UN CONSIGLIO DI LETTURA DI UN NOSTRO PARTNER: BANCA POPOLARE DEL LAZIO

Così la Banca Popolare del Lazio farà da apripista per la creazione di un nuovo modello di gestione del credito

Mariarosaria Marchesano

Il presidente Edmondo Maria Capecelatro ci spiega come si può stringere i rapporti con il mondo del mercato dei capitali senza rinunciare al modello cooperativo: "Sono convinto che questi due mondi si possano parlare e che una banca che punta ad aprirsi al mercato non debba necessariamente snaturare la propria identità"

“La riforma Renzi delle banche popolari ha il merito di avere avvicinato al mercato istituti di credito che vivevano in un mondo antico, ma forse il passaggio è stato un po’ troppo brusco. Per questo, ora che anche per noi è arrivato il momento di una svolta abbiamo scelto di sperimentare un modello ibrido grazie a una legge del governo Draghi che probabilmente saremo i primi ad utilizzare”. Edmondo Maria Capecelatro è il presidente settantacinquenne della Banca Popolare del Lazio, diventata un caso scuola in Italia quando, qualche anno fa, da società cooperativa ha acquisito il controllo di una spa (l’ex Banca Tuscia, poi diventata Blu Banca) riunendo in un unico gruppo due modelli diversi e dimostrando che la loro storica contrapposizione è più ideologica che sostanziale. Adesso si appresta a un ulteriore passo in avanti: stringere i rapporti con il mondo del mercato dei capitali senza rinunciare al modello cooperativo, che per una banca con forte radicamento locale, fondata nel 1904 grazie anche al contributo di 1.000 lire di Papa Pio X, equivale a una metamorfosi. “Forse sarà la saggezza degli anni, ma sono convinto che questi due mondi si possano parlare e che una banca che punta ad aprirsi al mercato non debba necessariamente snaturare la propria identità – dice al Foglio Capecelatro – La norma sulle azioni di finanziamento, approvata con grande lungimiranza dal governo Draghi punta proprio a creare questo tipo di sintesi poiché è come se dicesse alle cooperative: dialogate con il mercato dei capitali e diventate più moderne. Per noi rappresenta una grande sfida nella consapevolezza che nessun altro prima ha intrapreso questo percorso”.
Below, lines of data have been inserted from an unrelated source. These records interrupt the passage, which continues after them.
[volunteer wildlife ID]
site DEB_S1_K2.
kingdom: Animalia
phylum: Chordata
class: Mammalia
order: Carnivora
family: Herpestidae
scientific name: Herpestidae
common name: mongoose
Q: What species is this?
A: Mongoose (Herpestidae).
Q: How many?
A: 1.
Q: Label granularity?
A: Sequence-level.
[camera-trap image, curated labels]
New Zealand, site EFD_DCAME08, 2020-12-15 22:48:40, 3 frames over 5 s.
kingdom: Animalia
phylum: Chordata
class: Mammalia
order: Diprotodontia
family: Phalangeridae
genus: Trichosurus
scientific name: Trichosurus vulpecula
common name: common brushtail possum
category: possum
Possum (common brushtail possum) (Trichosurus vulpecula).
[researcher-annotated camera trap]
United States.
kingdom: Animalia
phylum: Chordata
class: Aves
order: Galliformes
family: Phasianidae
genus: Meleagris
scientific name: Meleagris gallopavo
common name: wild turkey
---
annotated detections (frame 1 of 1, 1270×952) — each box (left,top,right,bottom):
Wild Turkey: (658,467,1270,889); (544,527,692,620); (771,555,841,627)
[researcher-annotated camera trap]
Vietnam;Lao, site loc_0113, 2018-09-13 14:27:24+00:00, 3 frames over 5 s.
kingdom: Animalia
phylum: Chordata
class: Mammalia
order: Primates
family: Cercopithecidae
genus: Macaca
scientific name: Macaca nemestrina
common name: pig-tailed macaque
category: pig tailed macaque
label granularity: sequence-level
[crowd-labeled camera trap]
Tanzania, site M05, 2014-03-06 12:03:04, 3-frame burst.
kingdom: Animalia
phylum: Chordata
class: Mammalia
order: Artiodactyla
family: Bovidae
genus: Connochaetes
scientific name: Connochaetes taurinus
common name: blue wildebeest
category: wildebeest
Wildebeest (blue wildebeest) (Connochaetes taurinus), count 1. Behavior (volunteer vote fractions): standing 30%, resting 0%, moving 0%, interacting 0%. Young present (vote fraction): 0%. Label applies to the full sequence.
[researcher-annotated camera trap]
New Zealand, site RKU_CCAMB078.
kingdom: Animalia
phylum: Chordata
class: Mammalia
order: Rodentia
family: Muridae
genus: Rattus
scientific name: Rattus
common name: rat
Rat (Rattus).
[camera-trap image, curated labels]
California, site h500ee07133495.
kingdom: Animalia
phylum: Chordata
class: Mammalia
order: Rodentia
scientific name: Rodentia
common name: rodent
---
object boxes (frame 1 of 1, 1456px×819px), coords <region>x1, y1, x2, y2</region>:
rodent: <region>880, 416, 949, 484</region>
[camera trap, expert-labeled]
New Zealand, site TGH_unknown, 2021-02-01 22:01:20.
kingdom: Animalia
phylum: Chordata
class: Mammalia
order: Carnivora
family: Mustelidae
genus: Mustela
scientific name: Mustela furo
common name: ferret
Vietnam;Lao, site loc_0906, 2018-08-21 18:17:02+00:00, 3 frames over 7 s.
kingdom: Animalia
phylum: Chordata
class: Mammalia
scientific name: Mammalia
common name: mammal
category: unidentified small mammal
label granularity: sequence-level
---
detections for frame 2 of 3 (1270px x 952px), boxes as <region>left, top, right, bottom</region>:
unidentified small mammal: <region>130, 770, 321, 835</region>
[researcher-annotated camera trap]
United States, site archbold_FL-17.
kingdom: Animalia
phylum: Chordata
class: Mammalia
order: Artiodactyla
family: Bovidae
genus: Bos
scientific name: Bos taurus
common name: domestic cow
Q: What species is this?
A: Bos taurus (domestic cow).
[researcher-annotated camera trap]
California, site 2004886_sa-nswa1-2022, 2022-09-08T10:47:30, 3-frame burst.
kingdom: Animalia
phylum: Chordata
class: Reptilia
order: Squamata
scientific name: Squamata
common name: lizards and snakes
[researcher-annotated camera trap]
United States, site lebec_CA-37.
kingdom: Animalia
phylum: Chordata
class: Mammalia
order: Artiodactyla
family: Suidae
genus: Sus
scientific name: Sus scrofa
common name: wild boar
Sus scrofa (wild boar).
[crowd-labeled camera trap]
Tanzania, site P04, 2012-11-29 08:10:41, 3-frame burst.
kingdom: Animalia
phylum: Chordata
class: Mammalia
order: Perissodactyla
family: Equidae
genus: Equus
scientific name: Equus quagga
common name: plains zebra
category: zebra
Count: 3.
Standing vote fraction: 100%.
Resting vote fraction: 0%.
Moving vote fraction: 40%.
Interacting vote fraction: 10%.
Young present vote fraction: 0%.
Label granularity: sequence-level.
La Banca popolare del Lazio, che ha attivi sotto la soglia degli 8 miliardi e quindi non è obbligata a trasformarsi in spa, ma vuole crescere di dimensione, farà, dunque, da apripista per la creazione di un nuovo modello di gestione del credito, che potrebbe prendere piede in un paese come l’Italia che non vuole rinunciare all’esperienza delle banche dei territori. Se l’innalzamento della soglia di 8 miliardi in discussione alla commissione Finanze del Senato (si parla di raddoppiarlo a 16 o addirittura triplicarlo) dovesse diventare realtà, il destino delle banche popolari e del credito popolare cambierebbe radicalmente a otto anni dalla riforma Renzi.

Ma non c’è il rischio di fare un passo indietro? “Per chi, come me, viene dal movimento cattolico e crede nello spirito cooperativistico e mutualistico, pensa che dare un aut aut a una banca dicendogli o resti piccola oppure diventi una spa è stata una forzatura – osserva il presidente della Pop Lazio – però è anche vero che era necessaria una trasformazione del nostro sistema del credito, che in alcuni casi, in passato, ha dato prova di scarsa efficienza. A differenza di quanto è accaduto con alcune popolari, che con la trasformazione in spa sono state scalate, la normativa sulle azioni di finanziamento impedisce che questo avvenga. Vuol dire che il socio finanziatore avrà voce in capitolo ma non potrà comandare da solo”.

Per chi non lo conoscesse, Capecelatro è un fine giurista oltre che economista (ha insegnato all’Università e svolto la professione di notaio per più di quarant’anni). È dunque l’anima di questa svolta della popolare Lazio anche se ci tiene a rimarcare di essere una figura istituzionale perché ad amministrare la banca “in modo profittevole” è Massimo Lucidi, manager con ampia esperienza alle spalle. “I numeri ci danno ragione, chiuderemo quest’anno con un ottimo bilancio dovuto all’efficientamento della struttura e non solo all’aumento del margine di interesse”.